In a written opinion supporting the pipeline route, commissioner Johnson said TransCanada must fulfill its promises to protect natural resources and restore the land upon which it will build the pipeline once construction is completed. He also warned the company to do its best to ensure public safety as it builds and operates the pipeline.

“There should be no doubt that this commission and the citizens of this state expect TransCanada to keep those promises, and we will be watching to make sure that they do so,” he wrote.

The pipeline would carry oil extracted from Canada through Montana, South Dakota and Nebraska.
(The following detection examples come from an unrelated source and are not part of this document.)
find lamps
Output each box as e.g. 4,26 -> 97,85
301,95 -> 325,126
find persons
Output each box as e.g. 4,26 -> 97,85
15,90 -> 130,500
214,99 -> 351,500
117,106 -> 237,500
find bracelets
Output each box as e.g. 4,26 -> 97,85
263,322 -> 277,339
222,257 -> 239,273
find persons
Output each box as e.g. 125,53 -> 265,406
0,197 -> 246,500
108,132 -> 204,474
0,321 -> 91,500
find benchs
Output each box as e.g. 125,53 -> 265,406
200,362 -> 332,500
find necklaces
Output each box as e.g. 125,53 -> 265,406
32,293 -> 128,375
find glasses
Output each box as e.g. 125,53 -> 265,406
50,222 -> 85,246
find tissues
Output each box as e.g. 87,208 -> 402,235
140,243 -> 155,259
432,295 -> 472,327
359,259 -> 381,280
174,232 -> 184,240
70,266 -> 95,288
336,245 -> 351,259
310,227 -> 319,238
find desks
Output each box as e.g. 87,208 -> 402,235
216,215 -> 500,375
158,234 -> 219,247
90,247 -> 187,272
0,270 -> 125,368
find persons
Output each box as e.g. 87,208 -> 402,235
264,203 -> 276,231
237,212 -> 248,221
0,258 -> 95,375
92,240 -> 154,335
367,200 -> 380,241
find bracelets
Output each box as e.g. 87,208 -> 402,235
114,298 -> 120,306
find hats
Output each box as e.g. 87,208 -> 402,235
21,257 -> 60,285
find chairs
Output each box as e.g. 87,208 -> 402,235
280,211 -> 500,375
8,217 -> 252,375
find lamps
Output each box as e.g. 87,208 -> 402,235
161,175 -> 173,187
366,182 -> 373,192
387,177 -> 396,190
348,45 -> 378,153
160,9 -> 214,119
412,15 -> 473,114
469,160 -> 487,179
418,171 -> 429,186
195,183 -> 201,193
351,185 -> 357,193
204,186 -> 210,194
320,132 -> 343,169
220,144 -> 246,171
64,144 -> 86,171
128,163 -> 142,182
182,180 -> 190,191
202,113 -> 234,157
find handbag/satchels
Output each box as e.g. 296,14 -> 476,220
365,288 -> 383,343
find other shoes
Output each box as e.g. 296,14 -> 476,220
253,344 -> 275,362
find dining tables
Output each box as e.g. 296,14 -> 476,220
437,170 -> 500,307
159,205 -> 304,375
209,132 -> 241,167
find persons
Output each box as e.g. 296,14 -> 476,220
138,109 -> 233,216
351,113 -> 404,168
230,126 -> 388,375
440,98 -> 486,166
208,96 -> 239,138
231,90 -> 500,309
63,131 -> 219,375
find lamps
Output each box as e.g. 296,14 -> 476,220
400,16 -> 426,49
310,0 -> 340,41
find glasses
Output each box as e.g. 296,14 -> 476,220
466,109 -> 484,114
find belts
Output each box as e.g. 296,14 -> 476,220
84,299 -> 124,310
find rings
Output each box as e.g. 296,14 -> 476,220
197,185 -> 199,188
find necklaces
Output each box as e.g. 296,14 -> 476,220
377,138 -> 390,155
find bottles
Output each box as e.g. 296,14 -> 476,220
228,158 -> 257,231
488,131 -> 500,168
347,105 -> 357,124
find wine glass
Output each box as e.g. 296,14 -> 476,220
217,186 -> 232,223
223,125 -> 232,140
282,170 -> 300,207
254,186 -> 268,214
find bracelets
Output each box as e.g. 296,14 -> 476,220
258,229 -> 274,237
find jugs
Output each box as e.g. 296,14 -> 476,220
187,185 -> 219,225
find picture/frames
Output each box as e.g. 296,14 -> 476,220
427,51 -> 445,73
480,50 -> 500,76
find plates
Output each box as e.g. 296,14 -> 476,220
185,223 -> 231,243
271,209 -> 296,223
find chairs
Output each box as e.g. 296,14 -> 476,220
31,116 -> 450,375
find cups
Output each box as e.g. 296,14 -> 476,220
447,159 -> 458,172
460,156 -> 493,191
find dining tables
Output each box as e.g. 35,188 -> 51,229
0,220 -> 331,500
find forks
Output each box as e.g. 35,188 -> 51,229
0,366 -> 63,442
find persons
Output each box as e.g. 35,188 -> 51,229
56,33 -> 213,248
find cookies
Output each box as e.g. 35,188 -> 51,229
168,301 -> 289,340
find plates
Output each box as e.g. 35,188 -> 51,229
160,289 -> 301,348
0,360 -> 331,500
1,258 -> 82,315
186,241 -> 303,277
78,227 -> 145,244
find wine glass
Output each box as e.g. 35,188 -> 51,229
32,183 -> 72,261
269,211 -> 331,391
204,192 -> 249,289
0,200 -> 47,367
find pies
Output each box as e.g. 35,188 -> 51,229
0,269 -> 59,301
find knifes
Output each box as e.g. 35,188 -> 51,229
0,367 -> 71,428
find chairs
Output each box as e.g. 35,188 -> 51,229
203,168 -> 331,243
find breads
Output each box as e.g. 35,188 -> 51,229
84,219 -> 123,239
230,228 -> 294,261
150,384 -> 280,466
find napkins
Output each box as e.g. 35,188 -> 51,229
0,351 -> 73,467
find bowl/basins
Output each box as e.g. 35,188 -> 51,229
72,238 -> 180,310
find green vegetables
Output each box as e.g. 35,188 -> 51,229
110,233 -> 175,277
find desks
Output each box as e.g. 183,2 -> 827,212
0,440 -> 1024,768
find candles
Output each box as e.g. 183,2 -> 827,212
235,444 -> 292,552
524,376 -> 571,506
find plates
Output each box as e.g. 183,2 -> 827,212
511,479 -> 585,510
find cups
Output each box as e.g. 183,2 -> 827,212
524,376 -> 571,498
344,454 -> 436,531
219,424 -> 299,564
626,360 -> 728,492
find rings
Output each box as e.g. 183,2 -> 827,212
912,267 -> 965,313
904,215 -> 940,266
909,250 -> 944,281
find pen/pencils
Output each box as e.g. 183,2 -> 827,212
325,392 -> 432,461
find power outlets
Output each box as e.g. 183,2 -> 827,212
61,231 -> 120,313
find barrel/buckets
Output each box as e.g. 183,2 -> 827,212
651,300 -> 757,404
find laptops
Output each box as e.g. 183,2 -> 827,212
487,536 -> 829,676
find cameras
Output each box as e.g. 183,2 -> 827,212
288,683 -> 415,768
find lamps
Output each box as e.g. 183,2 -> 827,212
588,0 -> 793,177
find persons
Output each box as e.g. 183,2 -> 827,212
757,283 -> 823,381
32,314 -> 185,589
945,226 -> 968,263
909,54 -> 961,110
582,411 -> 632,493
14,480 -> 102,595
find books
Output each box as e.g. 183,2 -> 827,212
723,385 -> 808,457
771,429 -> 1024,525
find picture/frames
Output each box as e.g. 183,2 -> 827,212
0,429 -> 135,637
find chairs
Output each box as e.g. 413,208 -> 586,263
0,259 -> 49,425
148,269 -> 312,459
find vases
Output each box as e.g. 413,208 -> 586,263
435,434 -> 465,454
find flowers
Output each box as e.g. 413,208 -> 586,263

From there it would connect with existing infrastructure in Kansas and in Oklahoma.

"As a result of today's decision, we will conduct a careful review of the Public Service Commission's ruling while assessing how the decision would impact the cost and schedule of the project," said Russ Girling, TransCanada's president and chief executive officer, in a statement.

After the decision was announced Monday morning, an audible gasp could be heard among people waiting outside the commission’s hearing room at the Nebraska State Capitol.

Among those waiting anxiously was Renee Sans Souci, a 55-year-old poet and citizen of the Omaha Tribe. She said it was telling that all of the female commissioners voted against the pipeline’s route, while all of the male commissioners voted for it.

Women have always been the protectors of the water and the land, she said.

“Today’s decision was going to mark what our work will be in the days to come,” she said. “It just means that we’re going to have to work harder.”